Job A: Please lay out the listing as a Markdown table with the columns Row and Line, numbering each row under Row and putting the line under Line. Start with the listing's first line and go on through the line with "1890 inches", leaving out blank lines.

Source passage:
Tyler Daschiel Herron (August 5, 1986 – October 22, 2021) was an American right-handed professional baseball pitcher.

As a senior at Wellington High School in Florida, Herron led the nation with a 0.25 ERA. He was drafted by the St. Louis Cardinals in the First Round of the 2005 Major League Baseball Draft. Herron was ranked the Midwest League # 11 prospect in 2007, and the St. Louis Cardinals # 10 prospect, by Baseball America. He pitched for the Honolulu Sharks in the Rookie 2008 Hawaii Winter Baseball League, and led the league with a 0.69 ERA. Pitching for the Indios de Mayagüez in the winter of 2014, he was a post-season Puerto Rico Liga de Béisbol Profesional Roberto Clemente All Star and a Caribbean World Series All Star. He pitched as high as AAA in 2014 and 2016, for the Washington Nationals and New York Mets farm teams. In 2016, pitching for the Fargo-Moorhead RedHawks, he led the independent American Association with a 0.80 ERA.

Herron pitched for Team Israel at the 2017 World Baseball Classic.

In total, at all levels he pitched 16 seasons, and had a record of 103-95. Herron died on October 22, 2021, aged 35.

Early life
Herron was born and grew up in West Palm Beach, Florida. He later lived in Wellington, Florida. He was of Puerto Rican descent, and one of his grandmothers was Jewish—as a result of which he was eligible to play for Team Israel.

He attended Wellington High School, in Wellington, Florida. Initially, in high school Herron played shortstop and third base. As a senior for the Wellington Wolverines, Herron led the nation with a 0.25 ERA, and struck out 81 batters in 57 innings. He was named to the 2005 ABCA/Rawlings High School All-America Second Team, along with among others future major leaguers Ike Davis and Scott Van Slyke.

Professional career

St. Louis Cardinals
Herron was drafted by the St. Louis Cardinals in the First Round (46th, overall) of the 2005 Major League Baseball Draft. His agent was Jim Munsey, his former T-ball pitcher. He received a $675,000 signing bonus.

Job B: Reproduce the biography of Tyler Herron word for word, starting with "In total, at" and going on through "Scott Van Slyke.".

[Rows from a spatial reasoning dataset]
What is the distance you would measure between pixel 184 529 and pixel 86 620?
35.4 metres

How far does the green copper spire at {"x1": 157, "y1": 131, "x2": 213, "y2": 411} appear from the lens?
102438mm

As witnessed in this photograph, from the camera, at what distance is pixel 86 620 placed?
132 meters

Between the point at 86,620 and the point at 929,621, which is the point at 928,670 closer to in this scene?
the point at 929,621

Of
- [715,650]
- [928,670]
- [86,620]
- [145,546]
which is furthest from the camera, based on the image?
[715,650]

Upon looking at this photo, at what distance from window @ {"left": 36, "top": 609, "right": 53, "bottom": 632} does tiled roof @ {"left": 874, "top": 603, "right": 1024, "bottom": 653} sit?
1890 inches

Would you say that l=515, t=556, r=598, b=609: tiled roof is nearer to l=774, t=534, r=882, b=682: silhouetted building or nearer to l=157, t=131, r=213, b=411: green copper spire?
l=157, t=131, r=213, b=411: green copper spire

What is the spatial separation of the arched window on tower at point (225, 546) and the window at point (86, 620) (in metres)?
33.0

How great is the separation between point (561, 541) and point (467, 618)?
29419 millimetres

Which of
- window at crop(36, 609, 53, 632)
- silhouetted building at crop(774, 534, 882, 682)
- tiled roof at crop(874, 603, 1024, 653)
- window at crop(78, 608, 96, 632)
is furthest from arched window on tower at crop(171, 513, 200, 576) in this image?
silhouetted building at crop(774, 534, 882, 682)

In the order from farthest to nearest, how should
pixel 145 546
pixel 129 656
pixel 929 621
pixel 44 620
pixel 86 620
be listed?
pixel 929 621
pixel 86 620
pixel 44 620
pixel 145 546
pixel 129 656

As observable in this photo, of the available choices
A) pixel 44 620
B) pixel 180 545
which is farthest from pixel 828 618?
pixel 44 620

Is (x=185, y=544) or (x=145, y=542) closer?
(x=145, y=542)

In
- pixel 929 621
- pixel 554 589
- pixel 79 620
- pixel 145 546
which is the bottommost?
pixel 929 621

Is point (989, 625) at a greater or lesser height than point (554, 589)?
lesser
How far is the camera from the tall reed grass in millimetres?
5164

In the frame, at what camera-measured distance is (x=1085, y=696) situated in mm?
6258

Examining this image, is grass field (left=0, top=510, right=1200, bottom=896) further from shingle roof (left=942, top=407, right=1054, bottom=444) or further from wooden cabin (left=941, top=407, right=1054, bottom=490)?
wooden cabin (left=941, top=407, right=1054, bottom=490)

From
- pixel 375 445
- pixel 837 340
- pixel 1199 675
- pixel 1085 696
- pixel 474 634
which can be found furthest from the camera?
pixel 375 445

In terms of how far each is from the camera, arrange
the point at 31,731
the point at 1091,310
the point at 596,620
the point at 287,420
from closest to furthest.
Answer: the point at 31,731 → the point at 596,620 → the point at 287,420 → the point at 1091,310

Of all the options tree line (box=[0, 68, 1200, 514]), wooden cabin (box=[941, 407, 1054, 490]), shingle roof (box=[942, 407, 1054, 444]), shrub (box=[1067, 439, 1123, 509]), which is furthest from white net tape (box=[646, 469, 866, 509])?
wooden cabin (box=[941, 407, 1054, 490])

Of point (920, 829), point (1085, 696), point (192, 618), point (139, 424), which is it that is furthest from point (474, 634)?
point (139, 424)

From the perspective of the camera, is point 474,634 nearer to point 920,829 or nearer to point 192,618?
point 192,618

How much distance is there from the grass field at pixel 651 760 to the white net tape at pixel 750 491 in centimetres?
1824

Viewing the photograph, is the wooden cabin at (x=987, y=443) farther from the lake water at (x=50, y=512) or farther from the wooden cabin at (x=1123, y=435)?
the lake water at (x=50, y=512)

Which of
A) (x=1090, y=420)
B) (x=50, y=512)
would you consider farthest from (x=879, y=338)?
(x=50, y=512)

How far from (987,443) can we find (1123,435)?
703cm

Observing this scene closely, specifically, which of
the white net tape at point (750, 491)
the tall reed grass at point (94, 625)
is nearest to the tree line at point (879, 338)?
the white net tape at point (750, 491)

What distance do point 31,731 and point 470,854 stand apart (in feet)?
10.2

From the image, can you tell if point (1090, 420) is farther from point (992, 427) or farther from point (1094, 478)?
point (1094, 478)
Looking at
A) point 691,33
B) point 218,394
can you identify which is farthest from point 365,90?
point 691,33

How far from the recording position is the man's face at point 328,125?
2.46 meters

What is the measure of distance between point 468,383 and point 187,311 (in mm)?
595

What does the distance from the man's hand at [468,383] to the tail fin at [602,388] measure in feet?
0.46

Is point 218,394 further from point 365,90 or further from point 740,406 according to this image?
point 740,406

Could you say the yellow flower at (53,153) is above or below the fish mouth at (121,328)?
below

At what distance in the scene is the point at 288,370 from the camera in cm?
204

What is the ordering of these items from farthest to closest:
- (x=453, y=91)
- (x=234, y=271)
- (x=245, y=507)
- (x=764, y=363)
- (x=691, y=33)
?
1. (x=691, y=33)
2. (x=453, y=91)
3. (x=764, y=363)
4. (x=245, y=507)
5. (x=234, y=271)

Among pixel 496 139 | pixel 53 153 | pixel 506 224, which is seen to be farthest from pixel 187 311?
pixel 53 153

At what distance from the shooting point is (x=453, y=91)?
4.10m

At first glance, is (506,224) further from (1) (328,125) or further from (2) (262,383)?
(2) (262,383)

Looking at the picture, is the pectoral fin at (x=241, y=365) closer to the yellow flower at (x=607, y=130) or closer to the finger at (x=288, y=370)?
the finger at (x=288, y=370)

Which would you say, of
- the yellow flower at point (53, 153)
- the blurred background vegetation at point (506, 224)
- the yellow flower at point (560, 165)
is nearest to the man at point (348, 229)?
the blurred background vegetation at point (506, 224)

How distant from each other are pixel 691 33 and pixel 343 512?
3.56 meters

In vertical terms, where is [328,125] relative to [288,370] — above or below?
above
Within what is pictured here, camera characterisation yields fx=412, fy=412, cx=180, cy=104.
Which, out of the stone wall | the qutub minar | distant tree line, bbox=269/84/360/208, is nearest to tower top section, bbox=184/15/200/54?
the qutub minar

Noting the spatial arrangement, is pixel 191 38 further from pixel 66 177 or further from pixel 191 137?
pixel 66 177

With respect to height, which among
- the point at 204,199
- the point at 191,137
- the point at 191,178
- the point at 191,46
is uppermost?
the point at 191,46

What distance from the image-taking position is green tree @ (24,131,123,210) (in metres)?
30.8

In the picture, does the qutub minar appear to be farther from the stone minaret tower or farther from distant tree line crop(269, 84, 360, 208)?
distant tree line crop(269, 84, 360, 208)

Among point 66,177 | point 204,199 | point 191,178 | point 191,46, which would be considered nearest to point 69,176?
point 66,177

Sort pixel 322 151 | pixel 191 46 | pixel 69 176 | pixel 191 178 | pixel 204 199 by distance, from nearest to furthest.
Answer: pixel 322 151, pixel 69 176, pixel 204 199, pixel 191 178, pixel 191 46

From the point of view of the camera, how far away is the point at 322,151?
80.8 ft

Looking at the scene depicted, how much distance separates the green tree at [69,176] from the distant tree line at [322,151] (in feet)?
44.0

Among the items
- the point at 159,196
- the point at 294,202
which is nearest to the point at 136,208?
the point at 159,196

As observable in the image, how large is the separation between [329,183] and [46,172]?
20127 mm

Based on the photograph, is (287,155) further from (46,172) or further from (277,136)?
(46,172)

Reply A:
| Row | Line |
|---|---|
| 1 | What is the distance you would measure between pixel 184 529 and pixel 86 620? |
| 2 | 35.4 metres |
| 3 | How far does the green copper spire at {"x1": 157, "y1": 131, "x2": 213, "y2": 411} appear from the lens? |
| 4 | 102438mm |
| 5 | As witnessed in this photograph, from the camera, at what distance is pixel 86 620 placed? |
| 6 | 132 meters |
| 7 | Between the point at 86,620 and the point at 929,621, which is the point at 928,670 closer to in this scene? |
| 8 | the point at 929,621 |
| 9 | Of |
| 10 | - [715,650] |
| 11 | - [928,670] |
| 12 | - [86,620] |
| 13 | - [145,546] |
| 14 | which is furthest from the camera, based on the image? |
| 15 | [715,650] |
| 16 | Upon looking at this photo, at what distance from window @ {"left": 36, "top": 609, "right": 53, "bottom": 632} does tiled roof @ {"left": 874, "top": 603, "right": 1024, "bottom": 653} sit? |
| 17 | 1890 inches |

Reply B:
In total, at all levels he pitched 16 seasons, and had a record of 103-95. Herron died on October 22, 2021, aged 35.

Early life
Herron was born and grew up in West Palm Beach, Florida. He later lived in Wellington, Florida. He was of Puerto Rican descent, and one of his grandmothers was Jewish—as a result of which he was eligible to play for Team Israel.

He attended Wellington High School, in Wellington, Florida. Initially, in high school Herron played shortstop and third base. As a senior for the Wellington Wolverines, Herron led the nation with a 0.25 ERA, and struck out 81 batters in 57 innings. He was named to the 2005 ABCA/Rawlings High School All-America Second Team, along with among others future major leaguers Ike Davis and Scott Van Slyke.